Wisconsin's Minimum Auto Liability Requirements

Wisconsin's minimum required liability coverage is:

  • $25,000 per person for bodily injury
  • $50,000 per accident for bodily injury
  • $10,000 for property damage

This is often written as 25/50/10. These limits represent the maximum your insurer will pay for a covered claim. Any costs above these limits become your personal financial responsibility.
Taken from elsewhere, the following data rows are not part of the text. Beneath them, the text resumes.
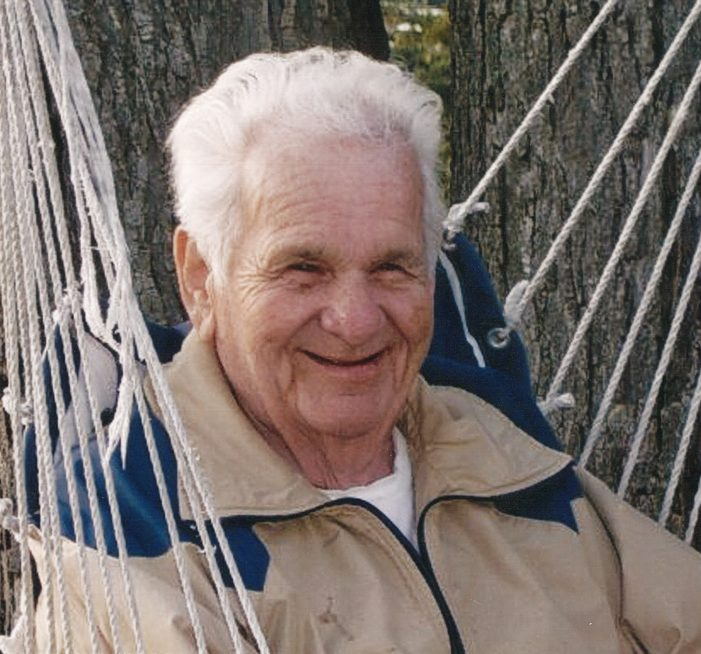 Robinson, Robert A.; 95, of Lake Orion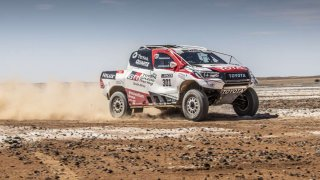 Fernando Alonso testuje Toyotu Hilux v úpravě pro Dakar
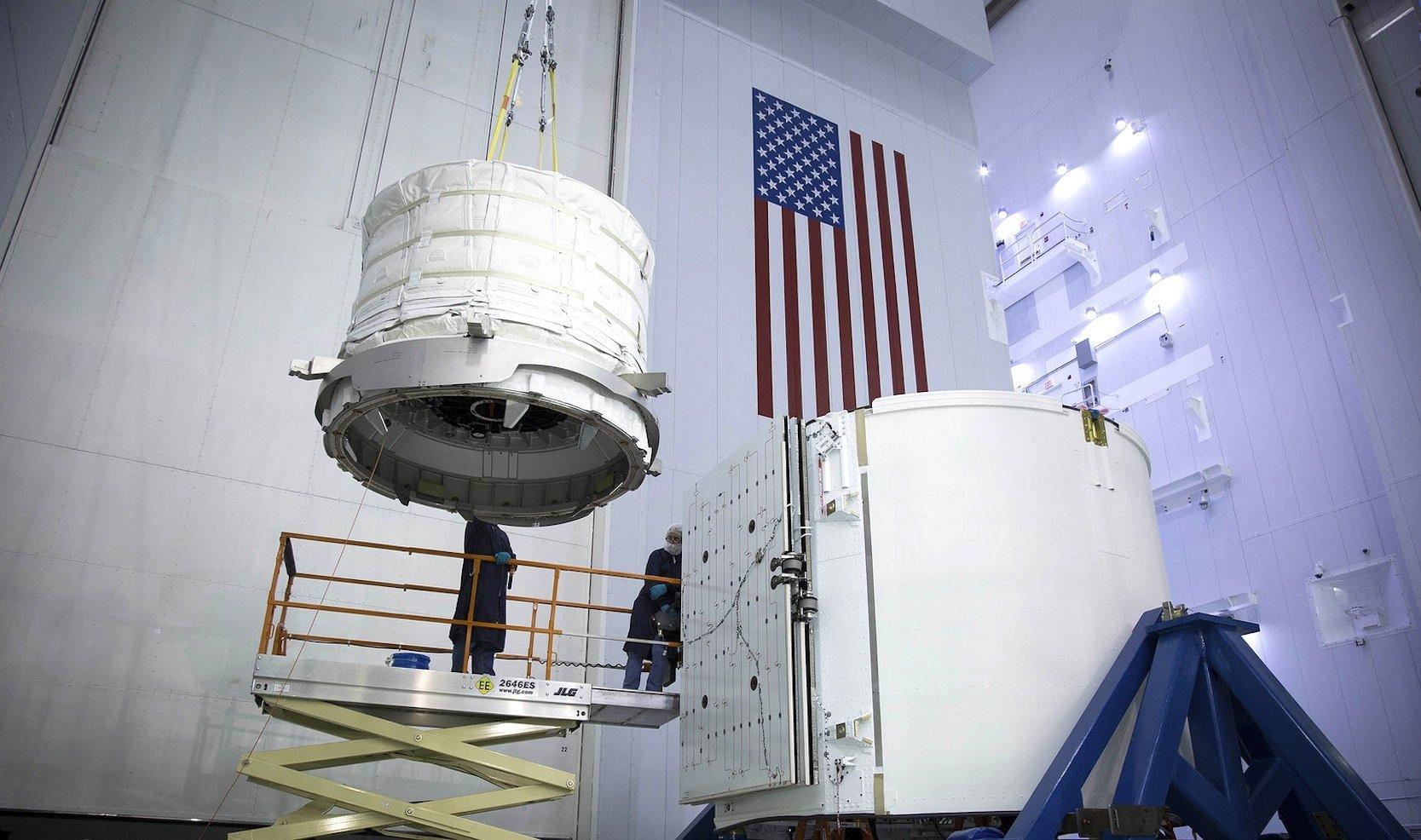Beam lässt sich falten und passt deshalb noch in den Frachtraum des Dragon-Raumschiffs, das am Freitag mit einer Falcon-9-Rakete zur ISS startet.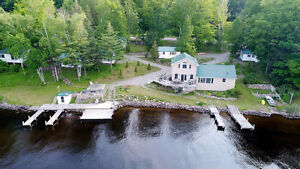 Team Krishan presents Stunning Home/Cottage on Mazinaw Lake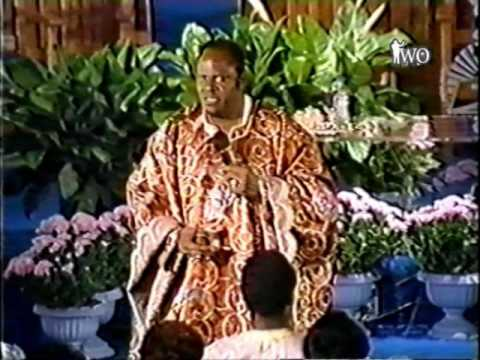 Archbishop Benson Idahosa - How To Find Favor With God 3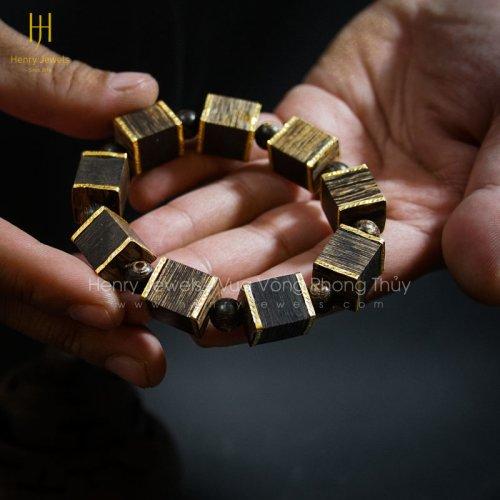 Vòng Trầm Hương Sánh Chìm Nước Dầu Vàng Đốt Chữ Nhật Bọc Vàng 10K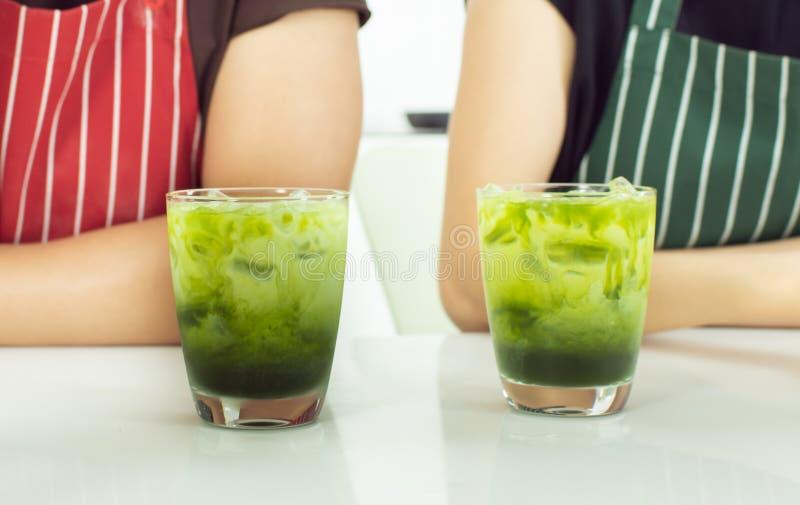 Glases del primer dos del té verde fotografía de archivo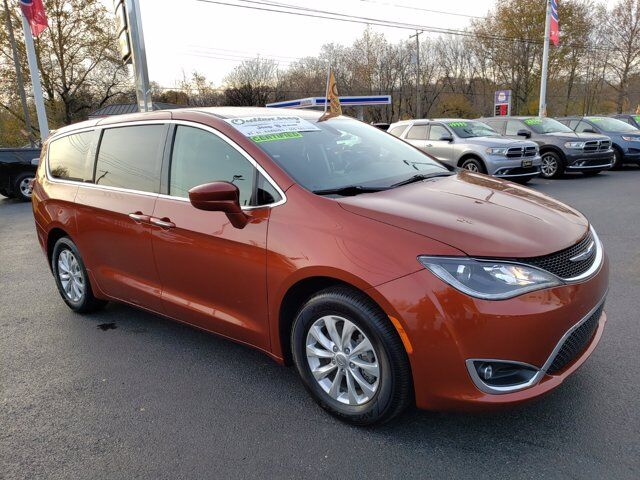 2018 Chrysler Pacifica Touring Plus HAMBURG PA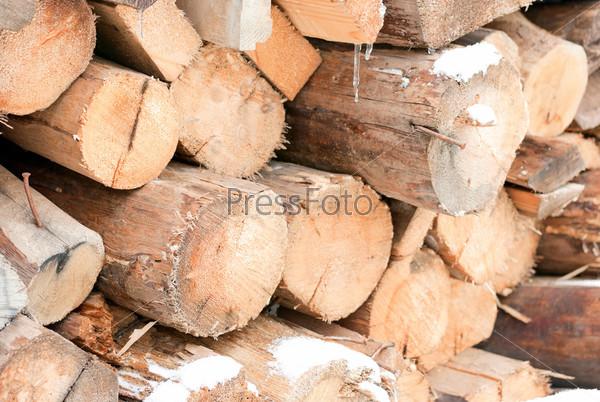 Сложенные в кучу дрова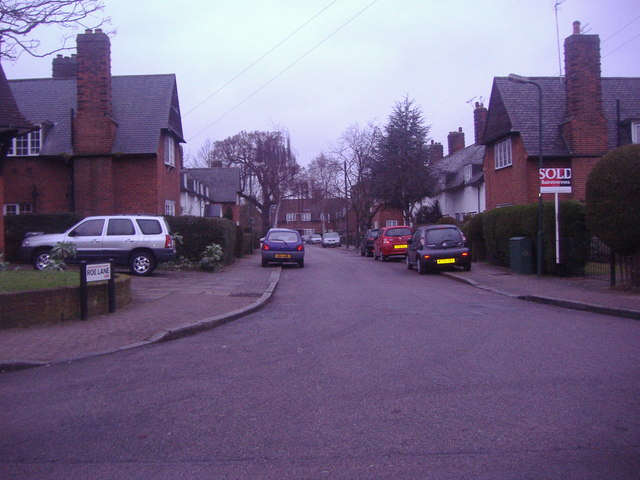 Roe Lane at the junction of Goldsmith Lane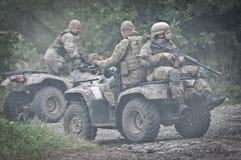 Militar en todo el vehículo del terreno Imagen de archivo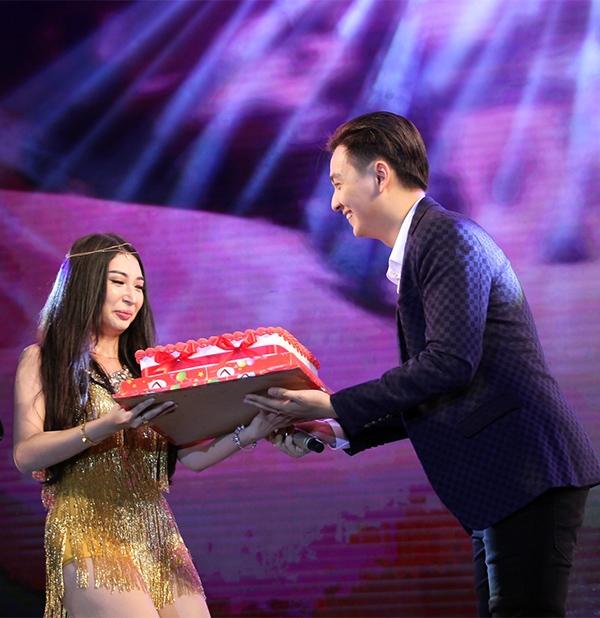 Bất ngờ xông ra sân khấu tặng bánh kem cho bạn gái. - Tin sao Viet - Tin tuc sao Viet - Scandal sao Viet - Tin tuc cua Sao - Tin cua Sao
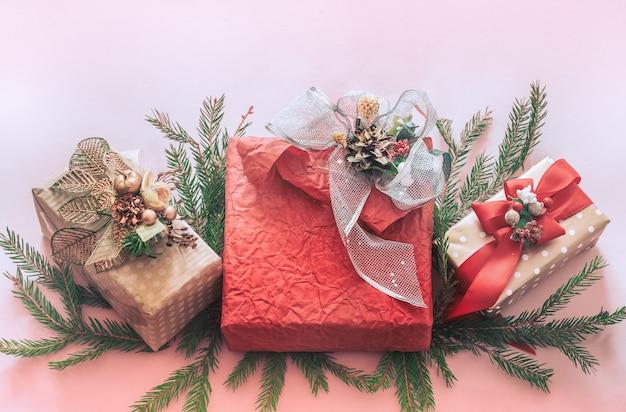 Bellissimo regalo scatola festiva su sfondo rosa, concetto di vacanze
Why the Minimums Are Not Enough

Medical costs after a serious accident can be staggering. An emergency room visit, ambulance transport, surgery, hospitalization, and physical therapy for one seriously injured person can easily reach $100,000–$200,000 or more. A pedestrian or cyclist struck by a vehicle often faces even higher medical costs.

Consider what happens if you cause an accident that seriously injures one person and their medical bills reach $120,000:

  • With 25/50/10 minimums: your insurer pays $25,000. You owe the remaining $95,000 personally.
  • With 100/300/100 limits: your insurer pays the full $100,000. You owe nothing beyond your policy.

That gap β€” $95,000 β€” can result in a lawsuit, wage garnishment, or liens against your home or savings.

What Higher Limits Actually Protect

If you have assets worth protecting β€” a home, savings, retirement accounts, investments β€” those assets are exposed when your liability limits are exhausted. A judgment against you for an at-fault accident can be pursued through:

  • Wage garnishment
  • Bank account levies
  • Liens on real property (your home)
  • Future earnings in some cases

Driving with minimum limits when you have significant assets is one of the highest-risk financial decisions a person can make.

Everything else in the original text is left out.